Prompt >>
Starting with the line that contains "Specifically, which of" and going on through the end of the records, write those lines out again, swapping "wooden door" for "oak door" and leaving everything else as it is.

********

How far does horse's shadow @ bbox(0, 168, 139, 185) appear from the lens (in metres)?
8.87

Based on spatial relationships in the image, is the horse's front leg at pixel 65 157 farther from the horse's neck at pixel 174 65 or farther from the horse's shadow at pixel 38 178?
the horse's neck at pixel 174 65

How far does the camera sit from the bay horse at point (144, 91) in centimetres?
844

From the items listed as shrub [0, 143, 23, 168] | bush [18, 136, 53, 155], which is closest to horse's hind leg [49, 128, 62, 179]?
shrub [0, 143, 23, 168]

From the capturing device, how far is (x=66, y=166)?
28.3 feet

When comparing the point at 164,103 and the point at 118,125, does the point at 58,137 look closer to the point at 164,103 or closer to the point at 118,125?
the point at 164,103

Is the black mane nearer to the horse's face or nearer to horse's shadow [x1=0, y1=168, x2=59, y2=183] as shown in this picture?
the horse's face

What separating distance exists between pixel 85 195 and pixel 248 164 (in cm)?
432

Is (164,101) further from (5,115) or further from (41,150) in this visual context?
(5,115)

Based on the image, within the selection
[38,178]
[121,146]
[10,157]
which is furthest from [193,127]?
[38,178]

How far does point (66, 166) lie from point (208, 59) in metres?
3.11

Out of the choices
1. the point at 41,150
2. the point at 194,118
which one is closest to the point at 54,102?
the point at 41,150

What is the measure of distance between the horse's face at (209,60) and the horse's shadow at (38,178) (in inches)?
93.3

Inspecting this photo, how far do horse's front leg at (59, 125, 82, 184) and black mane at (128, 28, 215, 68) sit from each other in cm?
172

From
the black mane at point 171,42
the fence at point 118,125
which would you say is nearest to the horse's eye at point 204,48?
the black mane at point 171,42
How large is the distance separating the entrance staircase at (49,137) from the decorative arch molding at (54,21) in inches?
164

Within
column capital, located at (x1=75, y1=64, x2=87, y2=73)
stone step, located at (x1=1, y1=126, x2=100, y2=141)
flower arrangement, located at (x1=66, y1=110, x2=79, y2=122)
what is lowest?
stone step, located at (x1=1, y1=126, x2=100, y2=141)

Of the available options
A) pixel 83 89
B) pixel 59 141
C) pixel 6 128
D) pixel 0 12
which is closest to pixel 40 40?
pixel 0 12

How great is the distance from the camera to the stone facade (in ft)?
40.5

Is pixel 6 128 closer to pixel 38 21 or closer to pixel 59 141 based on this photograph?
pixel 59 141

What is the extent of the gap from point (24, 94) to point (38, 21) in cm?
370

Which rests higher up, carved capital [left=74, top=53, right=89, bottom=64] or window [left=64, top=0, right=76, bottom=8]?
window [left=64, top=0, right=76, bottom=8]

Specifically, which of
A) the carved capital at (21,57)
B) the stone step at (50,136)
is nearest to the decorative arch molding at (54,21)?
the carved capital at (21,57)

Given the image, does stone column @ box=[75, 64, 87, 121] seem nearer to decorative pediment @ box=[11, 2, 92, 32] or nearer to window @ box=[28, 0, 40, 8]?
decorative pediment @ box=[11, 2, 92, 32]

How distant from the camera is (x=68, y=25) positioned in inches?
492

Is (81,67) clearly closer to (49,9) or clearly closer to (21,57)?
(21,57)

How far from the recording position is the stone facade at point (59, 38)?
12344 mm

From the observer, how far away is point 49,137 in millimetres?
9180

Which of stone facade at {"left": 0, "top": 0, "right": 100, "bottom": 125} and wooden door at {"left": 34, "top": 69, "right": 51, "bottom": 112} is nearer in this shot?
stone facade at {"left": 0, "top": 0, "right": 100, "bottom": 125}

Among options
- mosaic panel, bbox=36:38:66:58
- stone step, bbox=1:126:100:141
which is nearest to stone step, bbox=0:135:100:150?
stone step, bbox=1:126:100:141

********

Solution to the problem >>
Specifically, which of
A) the carved capital at (21,57)
B) the stone step at (50,136)
is nearest to the decorative arch molding at (54,21)?
the carved capital at (21,57)

Given the image, does stone column @ box=[75, 64, 87, 121] seem nearer to decorative pediment @ box=[11, 2, 92, 32] or nearer to window @ box=[28, 0, 40, 8]?
decorative pediment @ box=[11, 2, 92, 32]

How distant from the camera is (x=68, y=25) positioned in inches?
492

Is (81,67) clearly closer to (49,9) or clearly closer to (21,57)?
(21,57)

How far from the recording position is the stone facade at point (59, 38)?
12344 mm

From the observer, how far away is point 49,137 in millimetres?
9180

Which of stone facade at {"left": 0, "top": 0, "right": 100, "bottom": 125} and oak door at {"left": 34, "top": 69, "right": 51, "bottom": 112} is nearer in this shot?
stone facade at {"left": 0, "top": 0, "right": 100, "bottom": 125}

Among options
- mosaic panel, bbox=36:38:66:58
- stone step, bbox=1:126:100:141
which is nearest to stone step, bbox=0:135:100:150?
stone step, bbox=1:126:100:141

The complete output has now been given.